Directions for this task: Your task is to copy the listing exactly. Drop any pictures from the copy.

Information provided:
++++++++
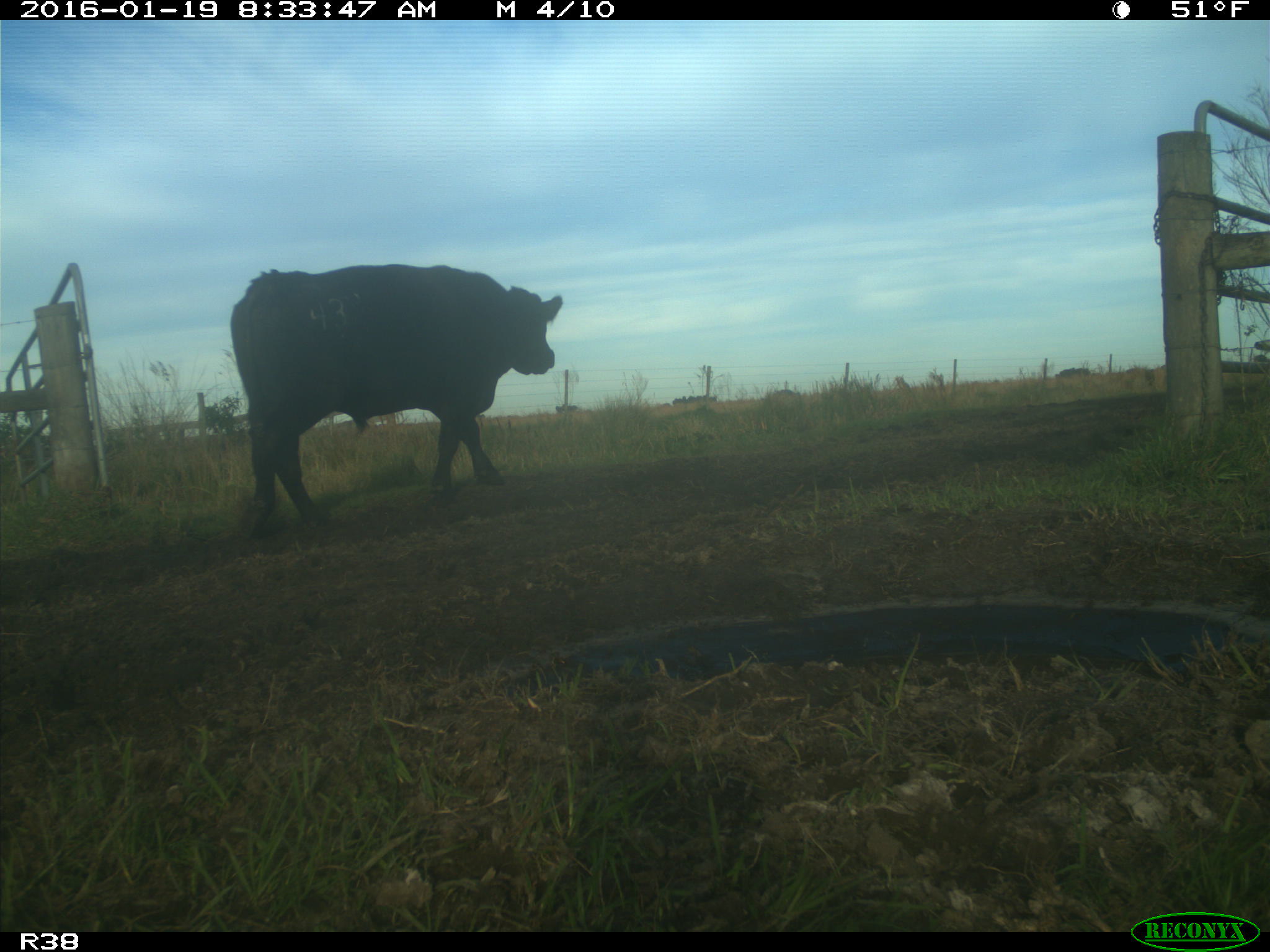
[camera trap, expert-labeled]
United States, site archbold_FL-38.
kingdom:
++++++++
Written solution:
[camera trap, expert-labeled]
United States, site archbold_FL-38.
kingdom:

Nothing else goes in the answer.